Kleiner Mann
Du verzückst mich. Du sitzt da auf deinem gelben Elektoauto und in deinen Augen sehe ich Begeisterung. Wie schön. Hat es sich gelohnt bis aufs Äußerste zu verhandeln, um dieses Ding anzuschaffen. Und wie schlau du bist. Klack- und los fährst du, als hättest du nie etwas anderes getan. Dabei rufst du begeistert MÖMMÖMM! Und ich renne hinter her- Ja, mein Schatz. Du hast ein Mömmömm.
Nach einer langen Runde bist du geschafft vom vielen Gasgeben und wir schaffen dein Quat in den Schuppen. Aber da steht auch das Fahrrad. Das Wetter ist gerade ein kleines bisschen besser und so holen wir deinen Helm und etwas zu trinken und fahren einfach los. In irgendeine Richtung. Und kommen- wer hätte es gedacht- am Heim raus. Bei Papa. Papa hat Pause und zeigt- noch immer stolz wie am ersten Tag- seinen Sohn rum. Mit jeder Oma redest du. Allen schenkst du ein Lächeln und ringsum sagen alle “So ein schönes Kind! Und so lieb!” Mein Mutterherz platzt fast.
Dann fahren wir durch den Wald zurück. Aber du hast keine Angst. Du weinst nur, weil ich nicht zu den Eichhörnchen fahren kann. Aber so ist das halt mit einem Radl- es fährt nicht baumauf!
Der Weg kommt uns gar nicht lang vor und du erzählst mir, was du alles siehst. Es ist wirklich viel mehr als ein Wald und ich kann die Feen und Elfen auch sehen.

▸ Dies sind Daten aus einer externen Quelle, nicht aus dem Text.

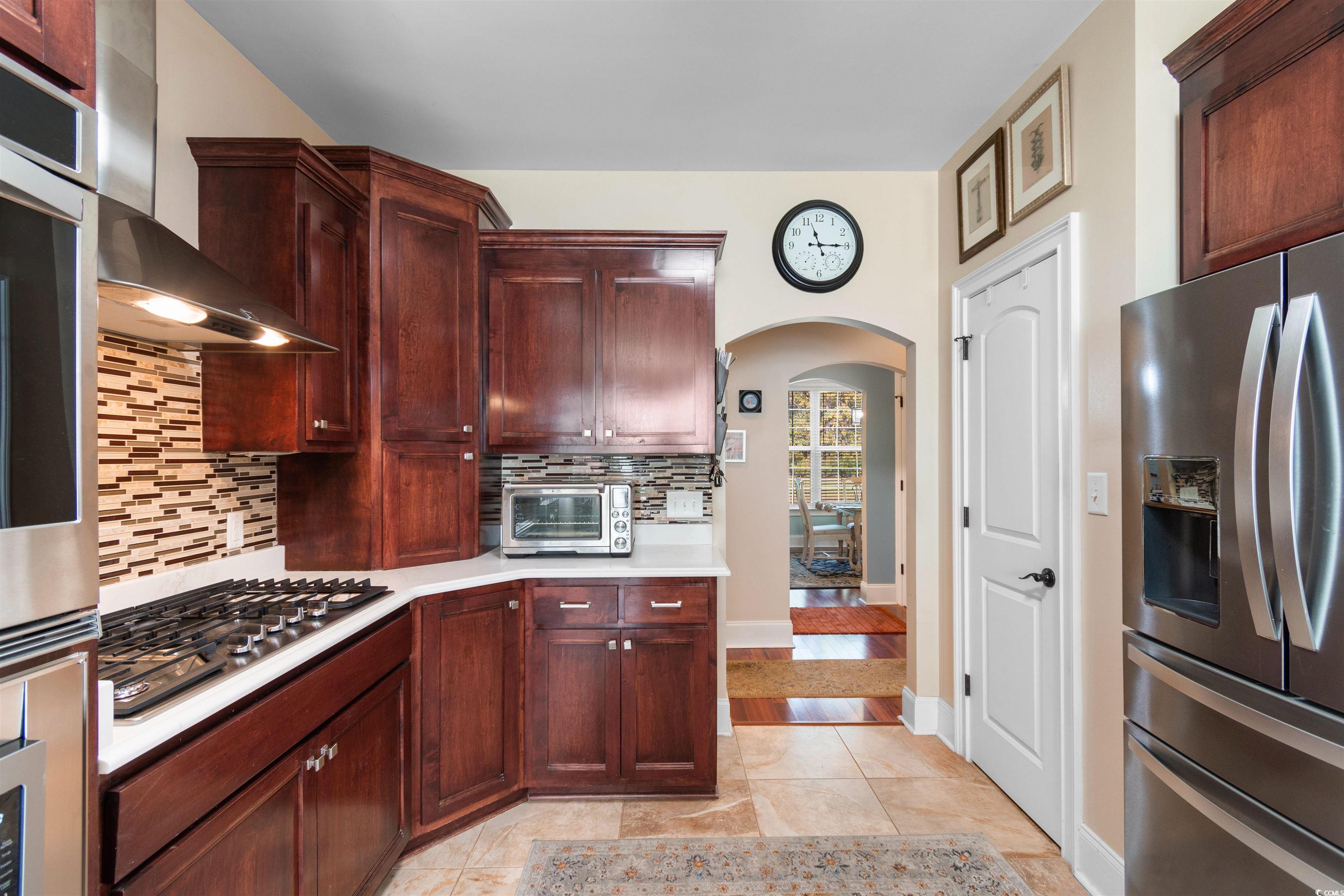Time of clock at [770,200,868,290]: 11:14
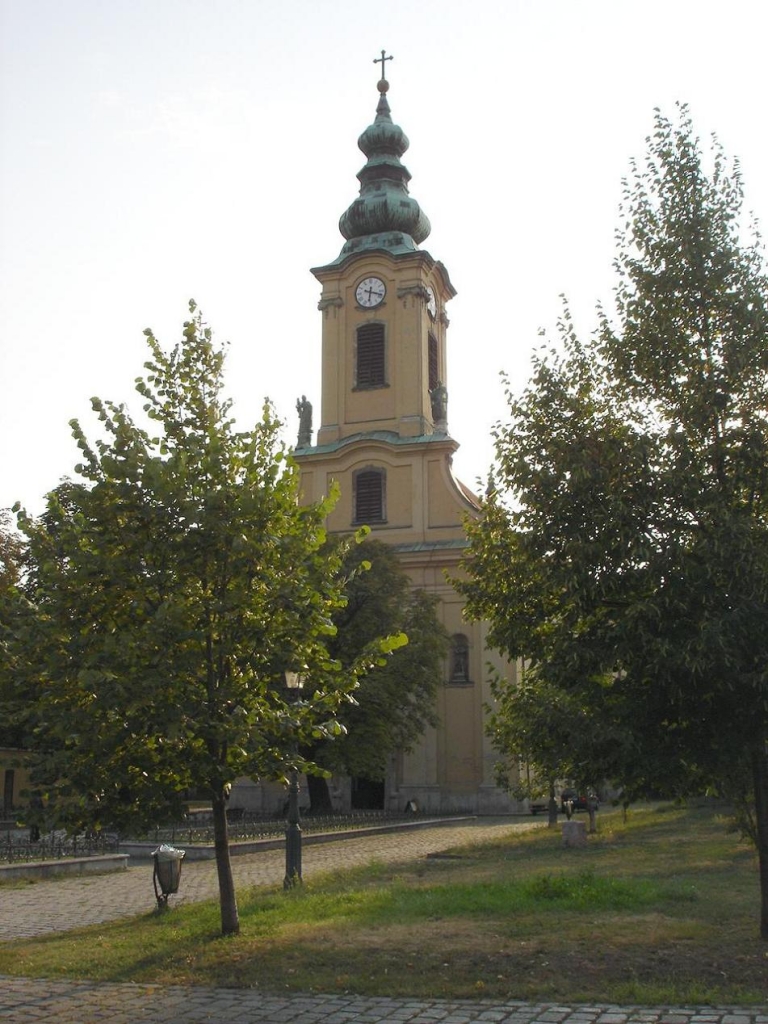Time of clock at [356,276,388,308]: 6:18
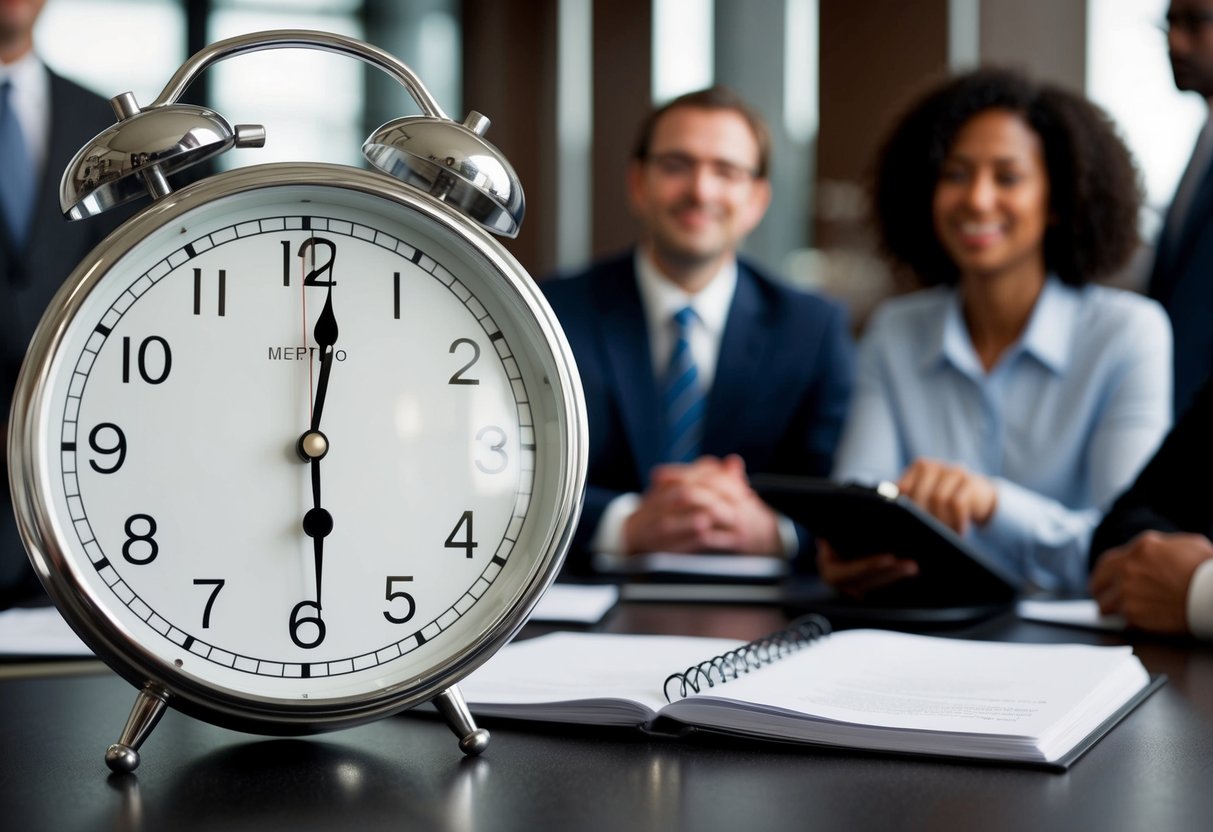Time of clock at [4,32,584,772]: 6:01
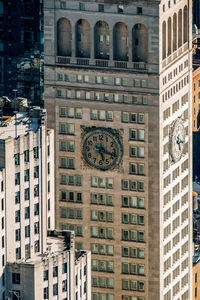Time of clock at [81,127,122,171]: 5:18
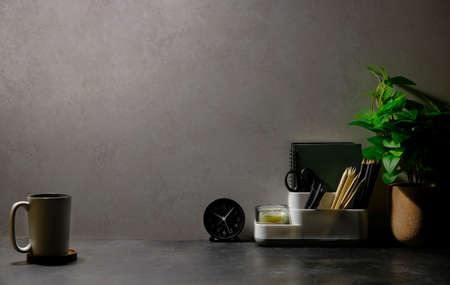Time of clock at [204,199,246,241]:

Als wir Zuhause sind hast du solchen Hunger. Wir machen uns essen und du sortierst du Schränke um. Dabei hast du dein Schlingellächeln aufgesetzt. Dann findest du die Knabberstangen für die Katzen. Du rennst zu mir. “Auf!Auf!” Und dann reißt du kleine Stückchen ab und gibst sie abwechselnd Zermi und Minimi. Du beobachtest genau, wie sie fressen und machst nach, wie sie lustig mit den Köpfen wackeln.
Dann essen wir und du fütterst mich.
Als wir dann Badewasser machen, holst du das Babyshampoo, weil du weißt, wo es hin muss. Zusammen kippen wir es rein und baden dann- auch zusammen. Du wäscht meine Haare, so gut du eben kannst. Und kringelst dich vor Lachen, weil ich so tolle Sachen mit dem Wasser machen kann. Als wir fertig sind, lässt du dich schnell abtrocknen und ganz ohne Weinen gehen wir ins Wohnzimmer und ziehen uns an. Hier ist es so schön warm. Dann kuscheln wir uns unter eine Decke und schmusen noch kurz. Dann bringe ich dich ins Bett und erzähle dir, was wir morgen machen wollen. Du suchst deinen Fynn, aber den hat Papa noch im Auto. Ich erkläre dir, dass er später ins Bett kommt, weil er noch nicht müde ist. Du drückst ein Tränchen raus, nimmst dann die Schmusekatze und drehst dich auf die Seite.
Du bist so süß. Ich will nie vergessen, wie schön alles ist, was du machst und kannst.
Eingeordnet in Laurin
Mittwoch, 10. Juni 2009 at 11:46
Sehr schön geschrieben! Hört sich nach einem tollen Tag an!!!
Mittwoch, 10. Juni 2009 at 18:26
schnüff – das ist sooo schön geschrieben!